• To be done
Lay out every line of the listing below as a numbered list, omitting the blank lines.
··········
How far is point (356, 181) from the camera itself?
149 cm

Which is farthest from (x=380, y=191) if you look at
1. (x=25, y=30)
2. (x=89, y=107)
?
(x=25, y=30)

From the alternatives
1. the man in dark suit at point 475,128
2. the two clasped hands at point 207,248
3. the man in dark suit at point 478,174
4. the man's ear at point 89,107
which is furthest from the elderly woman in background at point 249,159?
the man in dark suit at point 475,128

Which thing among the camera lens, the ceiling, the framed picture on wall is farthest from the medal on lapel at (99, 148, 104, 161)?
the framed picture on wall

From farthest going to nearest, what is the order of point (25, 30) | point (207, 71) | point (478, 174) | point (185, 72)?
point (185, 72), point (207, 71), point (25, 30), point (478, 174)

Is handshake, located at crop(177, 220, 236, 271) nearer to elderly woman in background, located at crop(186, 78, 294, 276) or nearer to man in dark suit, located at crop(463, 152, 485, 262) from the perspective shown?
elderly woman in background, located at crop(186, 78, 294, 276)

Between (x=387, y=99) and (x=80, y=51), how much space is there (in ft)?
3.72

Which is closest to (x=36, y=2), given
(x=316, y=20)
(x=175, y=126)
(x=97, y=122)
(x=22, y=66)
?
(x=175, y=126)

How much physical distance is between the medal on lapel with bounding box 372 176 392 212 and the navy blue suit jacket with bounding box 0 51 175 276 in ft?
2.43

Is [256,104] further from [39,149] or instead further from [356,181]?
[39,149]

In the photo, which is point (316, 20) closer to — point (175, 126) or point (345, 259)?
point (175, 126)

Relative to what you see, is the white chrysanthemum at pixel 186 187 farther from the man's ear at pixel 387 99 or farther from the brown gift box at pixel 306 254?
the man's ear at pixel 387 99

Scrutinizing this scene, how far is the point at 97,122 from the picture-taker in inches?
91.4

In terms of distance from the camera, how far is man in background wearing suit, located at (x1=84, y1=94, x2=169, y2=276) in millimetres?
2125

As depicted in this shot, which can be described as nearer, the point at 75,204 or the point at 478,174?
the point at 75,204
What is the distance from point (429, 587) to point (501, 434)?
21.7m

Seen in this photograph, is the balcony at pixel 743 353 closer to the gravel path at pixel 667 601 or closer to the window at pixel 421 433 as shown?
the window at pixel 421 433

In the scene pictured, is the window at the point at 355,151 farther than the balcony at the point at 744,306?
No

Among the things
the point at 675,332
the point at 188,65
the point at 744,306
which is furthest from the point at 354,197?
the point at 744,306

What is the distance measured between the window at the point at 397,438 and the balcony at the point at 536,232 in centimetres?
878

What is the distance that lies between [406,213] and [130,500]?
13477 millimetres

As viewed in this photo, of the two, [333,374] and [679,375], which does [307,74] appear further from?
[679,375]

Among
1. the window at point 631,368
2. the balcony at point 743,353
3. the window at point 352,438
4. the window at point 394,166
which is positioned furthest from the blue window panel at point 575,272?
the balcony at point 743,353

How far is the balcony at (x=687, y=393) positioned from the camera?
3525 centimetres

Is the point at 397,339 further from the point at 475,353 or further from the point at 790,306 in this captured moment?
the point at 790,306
··········
• Result
1. How far is point (356, 181) from the camera itself?
2. 149 cm
3. Which is farthest from (x=380, y=191) if you look at
4. 1. (x=25, y=30)
5. 2. (x=89, y=107)
6. ?
7. (x=25, y=30)
8. From the alternatives
9. 1. the man in dark suit at point 475,128
10. 2. the two clasped hands at point 207,248
11. 3. the man in dark suit at point 478,174
12. 4. the man's ear at point 89,107
13. which is furthest from the elderly woman in background at point 249,159?
14. the man in dark suit at point 475,128
15. Which thing among the camera lens, the ceiling, the framed picture on wall is farthest from the medal on lapel at (99, 148, 104, 161)?
16. the framed picture on wall
17. From farthest going to nearest, what is the order of point (25, 30) | point (207, 71) | point (478, 174) | point (185, 72)?
18. point (185, 72), point (207, 71), point (25, 30), point (478, 174)
19. Is handshake, located at crop(177, 220, 236, 271) nearer to elderly woman in background, located at crop(186, 78, 294, 276) or nearer to man in dark suit, located at crop(463, 152, 485, 262) from the perspective shown?
20. elderly woman in background, located at crop(186, 78, 294, 276)
21. Between (x=387, y=99) and (x=80, y=51), how much space is there (in ft)?
22. 3.72
23. Which is closest to (x=36, y=2), given
24. (x=316, y=20)
25. (x=175, y=126)
26. (x=97, y=122)
27. (x=22, y=66)
28. ?
29. (x=175, y=126)
30. How much physical distance is between the medal on lapel with bounding box 372 176 392 212 and the navy blue suit jacket with bounding box 0 51 175 276 in ft?
31. 2.43
32. Is [256,104] further from [39,149] or instead further from [356,181]?
33. [39,149]
34. In the photo, which is point (316, 20) closer to — point (175, 126) or point (345, 259)?
35. point (175, 126)
36. Relative to what you see, is the white chrysanthemum at pixel 186 187 farther from the man's ear at pixel 387 99 or farther from the brown gift box at pixel 306 254?
37. the man's ear at pixel 387 99
38. Scrutinizing this scene, how far is the point at 97,122 from the picture-taker in inches?
39. 91.4
40. In terms of distance from the camera, how far is man in background wearing suit, located at (x1=84, y1=94, x2=169, y2=276) in millimetres?
41. 2125
42. As depicted in this shot, which can be described as nearer, the point at 75,204 or the point at 478,174?
43. the point at 75,204
44. What is the distance from point (429, 587) to point (501, 434)?
45. 21.7m
46. Seen in this photograph, is the balcony at pixel 743 353 closer to the gravel path at pixel 667 601 or closer to the window at pixel 421 433 as shown?
47. the window at pixel 421 433
48. In the scene pictured, is the window at the point at 355,151 farther than the balcony at the point at 744,306?
49. No
50. Among the things
51. the point at 675,332
52. the point at 188,65
53. the point at 744,306
54. which is furthest from the point at 354,197?
55. the point at 744,306
56. What is the distance measured between the window at the point at 397,438 and the balcony at the point at 536,232 in centimetres?
57. 878
58. What is the distance that lies between [406,213] and [130,500]?
59. 13477 millimetres
60. As viewed in this photo, of the two, [333,374] and [679,375], which does [307,74] appear further from?
61. [679,375]
62. Among
63. 1. the window at point 631,368
64. 2. the balcony at point 743,353
65. 3. the window at point 352,438
66. 4. the window at point 394,166
67. which is positioned furthest from the blue window panel at point 575,272?
68. the balcony at point 743,353
69. How far is the balcony at (x=687, y=393) positioned from the camera?
70. 3525 centimetres
71. Is the point at 397,339 further from the point at 475,353 or further from the point at 790,306 in this captured moment?
72. the point at 790,306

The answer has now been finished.